DIRECTIONS
Every line of the data below that holds the string "Vietnam" needs to be reported.

TASK INPUT
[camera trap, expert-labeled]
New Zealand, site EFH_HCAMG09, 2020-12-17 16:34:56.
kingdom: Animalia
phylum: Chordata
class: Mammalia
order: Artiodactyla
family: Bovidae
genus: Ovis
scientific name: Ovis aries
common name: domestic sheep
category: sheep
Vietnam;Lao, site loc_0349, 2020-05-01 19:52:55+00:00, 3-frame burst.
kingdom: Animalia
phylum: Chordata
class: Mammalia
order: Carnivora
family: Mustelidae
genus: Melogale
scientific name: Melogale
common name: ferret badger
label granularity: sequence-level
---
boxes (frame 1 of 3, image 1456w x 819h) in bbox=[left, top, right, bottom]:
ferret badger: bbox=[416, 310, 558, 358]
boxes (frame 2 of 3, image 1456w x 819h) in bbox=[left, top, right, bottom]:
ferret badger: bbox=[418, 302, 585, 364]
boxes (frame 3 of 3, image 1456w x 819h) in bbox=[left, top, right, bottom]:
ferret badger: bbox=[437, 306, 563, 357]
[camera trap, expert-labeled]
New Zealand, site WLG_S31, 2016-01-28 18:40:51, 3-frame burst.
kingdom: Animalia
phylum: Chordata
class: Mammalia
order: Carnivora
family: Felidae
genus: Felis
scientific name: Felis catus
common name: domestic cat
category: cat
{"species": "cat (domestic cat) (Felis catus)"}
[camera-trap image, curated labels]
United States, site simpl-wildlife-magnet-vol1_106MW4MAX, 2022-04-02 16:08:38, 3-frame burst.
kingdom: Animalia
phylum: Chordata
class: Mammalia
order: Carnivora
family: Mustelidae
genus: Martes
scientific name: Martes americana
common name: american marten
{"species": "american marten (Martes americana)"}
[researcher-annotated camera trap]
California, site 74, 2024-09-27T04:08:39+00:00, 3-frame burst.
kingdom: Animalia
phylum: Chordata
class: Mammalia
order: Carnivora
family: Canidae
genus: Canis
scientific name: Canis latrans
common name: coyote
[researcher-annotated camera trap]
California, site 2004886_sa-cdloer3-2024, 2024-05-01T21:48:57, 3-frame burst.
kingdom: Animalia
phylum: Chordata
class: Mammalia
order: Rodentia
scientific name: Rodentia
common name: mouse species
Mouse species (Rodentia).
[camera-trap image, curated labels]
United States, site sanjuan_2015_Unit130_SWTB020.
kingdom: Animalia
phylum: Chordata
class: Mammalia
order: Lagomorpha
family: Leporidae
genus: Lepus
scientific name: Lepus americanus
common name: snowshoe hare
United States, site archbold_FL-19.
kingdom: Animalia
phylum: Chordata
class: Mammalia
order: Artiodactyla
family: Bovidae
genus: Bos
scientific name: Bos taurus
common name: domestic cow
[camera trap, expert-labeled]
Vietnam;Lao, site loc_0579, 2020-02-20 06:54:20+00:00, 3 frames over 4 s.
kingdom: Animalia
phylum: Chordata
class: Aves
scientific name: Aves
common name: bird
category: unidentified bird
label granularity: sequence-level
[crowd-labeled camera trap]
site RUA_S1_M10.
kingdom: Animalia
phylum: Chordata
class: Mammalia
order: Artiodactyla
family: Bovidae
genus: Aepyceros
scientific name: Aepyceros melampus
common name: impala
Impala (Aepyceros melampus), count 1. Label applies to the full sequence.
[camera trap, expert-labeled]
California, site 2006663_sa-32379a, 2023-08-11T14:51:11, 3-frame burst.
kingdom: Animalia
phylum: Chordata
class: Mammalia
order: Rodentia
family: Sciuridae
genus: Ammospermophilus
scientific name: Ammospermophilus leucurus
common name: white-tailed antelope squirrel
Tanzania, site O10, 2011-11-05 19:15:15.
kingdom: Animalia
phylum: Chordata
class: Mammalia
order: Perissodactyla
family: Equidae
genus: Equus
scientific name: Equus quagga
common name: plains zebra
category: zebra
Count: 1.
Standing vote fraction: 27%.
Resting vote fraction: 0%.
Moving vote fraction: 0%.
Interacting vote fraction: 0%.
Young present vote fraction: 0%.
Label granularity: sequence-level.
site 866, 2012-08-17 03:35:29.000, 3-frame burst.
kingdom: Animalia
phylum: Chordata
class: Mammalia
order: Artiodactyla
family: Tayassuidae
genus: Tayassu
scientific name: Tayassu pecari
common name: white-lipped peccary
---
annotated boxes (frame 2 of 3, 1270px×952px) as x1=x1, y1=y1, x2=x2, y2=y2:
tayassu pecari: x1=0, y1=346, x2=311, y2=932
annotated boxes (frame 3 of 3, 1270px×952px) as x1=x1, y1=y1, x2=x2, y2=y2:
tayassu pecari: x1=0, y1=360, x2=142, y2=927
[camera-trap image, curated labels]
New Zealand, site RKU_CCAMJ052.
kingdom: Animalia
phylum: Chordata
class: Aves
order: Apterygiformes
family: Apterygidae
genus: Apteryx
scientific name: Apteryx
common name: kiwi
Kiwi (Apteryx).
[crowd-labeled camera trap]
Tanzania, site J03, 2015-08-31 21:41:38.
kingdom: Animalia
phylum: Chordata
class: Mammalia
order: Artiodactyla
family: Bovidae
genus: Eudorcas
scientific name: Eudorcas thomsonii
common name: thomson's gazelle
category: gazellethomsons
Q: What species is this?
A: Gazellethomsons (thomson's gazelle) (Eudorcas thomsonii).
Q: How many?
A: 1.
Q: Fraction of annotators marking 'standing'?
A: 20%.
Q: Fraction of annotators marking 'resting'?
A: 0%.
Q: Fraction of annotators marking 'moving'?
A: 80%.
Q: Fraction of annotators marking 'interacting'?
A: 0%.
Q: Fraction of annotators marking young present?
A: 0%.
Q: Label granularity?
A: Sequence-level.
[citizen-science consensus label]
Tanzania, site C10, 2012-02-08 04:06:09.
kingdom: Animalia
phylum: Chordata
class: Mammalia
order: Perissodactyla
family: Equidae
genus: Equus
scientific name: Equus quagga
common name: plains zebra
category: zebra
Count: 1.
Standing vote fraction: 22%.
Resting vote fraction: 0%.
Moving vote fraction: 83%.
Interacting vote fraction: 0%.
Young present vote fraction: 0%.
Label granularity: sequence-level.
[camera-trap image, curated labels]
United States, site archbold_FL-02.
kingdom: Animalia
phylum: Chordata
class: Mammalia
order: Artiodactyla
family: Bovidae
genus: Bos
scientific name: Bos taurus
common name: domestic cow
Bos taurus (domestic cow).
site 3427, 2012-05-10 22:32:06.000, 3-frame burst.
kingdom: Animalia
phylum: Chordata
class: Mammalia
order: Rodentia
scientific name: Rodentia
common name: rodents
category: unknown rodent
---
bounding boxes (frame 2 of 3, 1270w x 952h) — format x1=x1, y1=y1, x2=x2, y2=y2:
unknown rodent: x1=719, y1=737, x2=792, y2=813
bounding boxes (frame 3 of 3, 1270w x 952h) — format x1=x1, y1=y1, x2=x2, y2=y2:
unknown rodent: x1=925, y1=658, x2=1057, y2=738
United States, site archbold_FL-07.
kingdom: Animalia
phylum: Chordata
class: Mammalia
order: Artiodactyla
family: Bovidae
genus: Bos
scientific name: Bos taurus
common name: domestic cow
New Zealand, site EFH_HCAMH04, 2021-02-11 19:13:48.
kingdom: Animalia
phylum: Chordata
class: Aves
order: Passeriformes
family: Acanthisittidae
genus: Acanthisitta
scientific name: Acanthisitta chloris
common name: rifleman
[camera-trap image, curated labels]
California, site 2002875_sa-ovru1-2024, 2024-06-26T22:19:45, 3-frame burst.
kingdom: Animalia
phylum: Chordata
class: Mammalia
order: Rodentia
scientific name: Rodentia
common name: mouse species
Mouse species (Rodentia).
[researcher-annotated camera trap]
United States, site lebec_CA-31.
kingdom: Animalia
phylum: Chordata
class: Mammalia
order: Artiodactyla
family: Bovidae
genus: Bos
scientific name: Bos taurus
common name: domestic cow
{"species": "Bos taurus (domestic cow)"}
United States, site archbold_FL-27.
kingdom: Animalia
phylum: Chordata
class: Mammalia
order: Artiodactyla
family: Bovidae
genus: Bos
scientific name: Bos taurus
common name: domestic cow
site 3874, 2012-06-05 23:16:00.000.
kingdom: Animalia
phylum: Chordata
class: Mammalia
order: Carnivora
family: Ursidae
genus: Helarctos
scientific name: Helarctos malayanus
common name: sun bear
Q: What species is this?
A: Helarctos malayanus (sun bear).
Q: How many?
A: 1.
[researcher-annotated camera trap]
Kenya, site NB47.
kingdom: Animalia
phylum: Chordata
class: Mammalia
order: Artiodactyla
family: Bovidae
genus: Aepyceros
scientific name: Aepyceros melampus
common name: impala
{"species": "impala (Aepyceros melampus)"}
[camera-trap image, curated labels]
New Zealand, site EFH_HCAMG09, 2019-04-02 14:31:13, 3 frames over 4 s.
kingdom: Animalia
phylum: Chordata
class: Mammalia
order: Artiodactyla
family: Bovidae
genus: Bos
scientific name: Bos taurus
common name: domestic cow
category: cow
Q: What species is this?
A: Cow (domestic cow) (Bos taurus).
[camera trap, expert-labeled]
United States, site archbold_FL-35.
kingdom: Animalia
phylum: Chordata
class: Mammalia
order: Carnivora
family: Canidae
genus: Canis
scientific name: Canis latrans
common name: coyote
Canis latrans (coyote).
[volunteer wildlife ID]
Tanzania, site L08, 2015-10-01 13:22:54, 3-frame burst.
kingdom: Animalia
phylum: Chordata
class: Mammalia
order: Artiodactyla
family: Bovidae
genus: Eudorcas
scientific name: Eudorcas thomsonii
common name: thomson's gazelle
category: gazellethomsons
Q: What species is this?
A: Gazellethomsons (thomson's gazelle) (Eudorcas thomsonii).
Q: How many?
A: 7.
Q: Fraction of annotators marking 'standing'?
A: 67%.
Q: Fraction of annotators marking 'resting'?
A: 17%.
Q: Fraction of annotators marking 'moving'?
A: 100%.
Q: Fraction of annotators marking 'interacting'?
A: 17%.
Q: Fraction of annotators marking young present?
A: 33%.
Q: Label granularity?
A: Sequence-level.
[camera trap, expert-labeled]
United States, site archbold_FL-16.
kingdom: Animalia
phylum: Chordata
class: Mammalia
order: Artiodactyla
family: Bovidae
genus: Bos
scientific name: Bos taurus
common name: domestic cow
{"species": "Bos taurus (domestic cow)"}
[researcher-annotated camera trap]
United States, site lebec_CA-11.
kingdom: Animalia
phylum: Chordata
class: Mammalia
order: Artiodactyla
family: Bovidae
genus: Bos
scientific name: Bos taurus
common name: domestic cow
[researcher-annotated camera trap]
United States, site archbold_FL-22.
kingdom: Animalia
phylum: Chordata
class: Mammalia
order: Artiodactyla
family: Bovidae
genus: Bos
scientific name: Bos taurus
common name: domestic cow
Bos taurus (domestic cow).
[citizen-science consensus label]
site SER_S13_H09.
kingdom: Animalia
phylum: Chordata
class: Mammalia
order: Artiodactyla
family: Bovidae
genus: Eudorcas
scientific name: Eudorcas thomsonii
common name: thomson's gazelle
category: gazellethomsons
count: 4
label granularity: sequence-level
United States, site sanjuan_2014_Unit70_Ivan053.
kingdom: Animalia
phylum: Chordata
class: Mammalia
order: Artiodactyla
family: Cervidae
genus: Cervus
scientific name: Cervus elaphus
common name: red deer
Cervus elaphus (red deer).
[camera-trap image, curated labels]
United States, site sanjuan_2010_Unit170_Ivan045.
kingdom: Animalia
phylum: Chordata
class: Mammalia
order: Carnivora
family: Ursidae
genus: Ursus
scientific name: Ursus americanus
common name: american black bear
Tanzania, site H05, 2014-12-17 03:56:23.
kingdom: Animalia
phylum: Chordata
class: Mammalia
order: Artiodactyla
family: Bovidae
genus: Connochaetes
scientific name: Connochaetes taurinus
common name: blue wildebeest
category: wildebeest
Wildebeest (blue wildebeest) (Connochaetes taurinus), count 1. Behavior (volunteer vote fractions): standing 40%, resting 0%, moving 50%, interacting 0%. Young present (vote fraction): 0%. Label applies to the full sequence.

SOLUTION TO THE EXERCISE
Vietnam;Lao, site loc_0349, 2020-05-01 19:52:55+00:00, 3-frame burst.
Vietnam;Lao, site loc_0579, 2020-02-20 06:54:20+00:00, 3 frames over 4 s.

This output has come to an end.